Not at all. The more the merrier!


----------



## VeeArSix (Sep 4, 2013)

I've put about 1000 miles on the 44mm clinchers this season. They're certainly better than the stock alloys I was riding as they're lighter and they improved road feel immensely. As for speed, they didn't really feel any different under 20 mph, but I do start noticing aero benefits above 22 mph. The cons are that I do get blown around a little bit in strong crosswinds and have to correct the steering to maintain my line. However, I only weigh 135 lbs so that's also a factor. With that being said, I have no problem recommending these as an every day, all around wheel. However, if I had to it over again, I'd really be taking a strong look at the Rail 34 from November. They have a proprietary hub which is basically a White T11 and they're actually a tiny bit cheaper than the 44mm Boyds.


----------



## ericm979 (Jun 26, 2005)

Two potential drawbacks: Carbon rims don't brake well when wet. And if you do steep technical descents or ride the brakes down descents you can overheat the rims and cause them to melt and deform, resulting in a blowout.

You will also need to use the carbon specific pads recommended (or required) by the rim manufacturer.


----------



## ph0enix (Aug 12, 2009)

VeeArSix said:


> I've put about 1000 miles on the 44mm clinchers this season. They're certainly better than the stock alloys I was riding as they're lighter and they improved road feel immensely. As for speed, they didn't really feel any different under 20 mph, but I do start noticing aero benefits above 22 mph. The cons are that I do get blown around a little bit in strong crosswinds and have to correct the steering to maintain my line. However, I only weigh 135 lbs so that's also a factor. With that being said, I have no problem recommending these as an every day, all around wheel. However, if I had to it over again, I'd really be taking a strong look at the Rail 34 from November. They have a proprietary hub which is basically a White T11 and they're actually a tiny bit cheaper than the 44mm Boyds.
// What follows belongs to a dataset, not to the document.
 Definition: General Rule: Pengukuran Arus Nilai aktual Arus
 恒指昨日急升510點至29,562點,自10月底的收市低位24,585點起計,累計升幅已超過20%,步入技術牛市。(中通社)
Thanks for the info! I took a look at the Rail 34s but they're not that deep. I'm guessing 34mm. I would like to be closer to 45 or 50mm. I'm 40 to 50lbs heavier than you so hopefully crosswinds won't be much of an issue.


----------



## ph0enix (Aug 12, 2009)

ericm979 said:


> Two potential drawbacks: Carbon rims don't brake well when wet. And if you do steep technical descents or ride the brakes down descents you can overheat the rims and cause them to melt and deform, resulting in a blowout.
> 
> You will also need to use the carbon specific pads recommended (or required) by the rim manufacturer.


Thanks! I'm aware of the drawbacks and the brake pad requirement.


----------



## dcgriz (Feb 13, 2011)

ph0enix said:


> I was thinking of replacing the Mavic Ksyrium wheels that my bike came equipped with, with deeper, carbon wheels. While my first thought was to go with RoL Race SLs since I've used them quite bit in the past and am quite fond of them, deep carbon wheels have always been on my mind so I figure I should try them. I'm considering Boyd's 44mm clinchers as an every day, all-around wheelset since they're attractively priced comparing to other wheels in the same weight class. *I hope I wouldn't be sacrificing safety by going with Boyd's offering. * I'm 185-ish at the moment. I usually get down to 170-175lbs by the end of the season. What are your experiences with Boyd wheels?
> 
> Thanks!


I do not own Boyds but frequently use a set of Enve 45s - what is now called "Classics". Nothing bad has happened to me because of the wheels although what could qualify as a technically demanding descent at sustained high speeds is not what I normally do. 
Another rider in my group rides on carbon 44mm Boyds. Nothing bad to report there either.


----------



## coachboyd (Jan 13, 2008)

dcgriz said:


> I do not own Boyds but frequently use a set of Enve 45s - what is now called "Classics". Nothing bad has happened to me because of the wheels although what could qualify as a technically demanding descent at sustained high speeds is not what I normally do.
> Another rider in my group rides on carbon 44mm Boyds. Nothing bad to report there either.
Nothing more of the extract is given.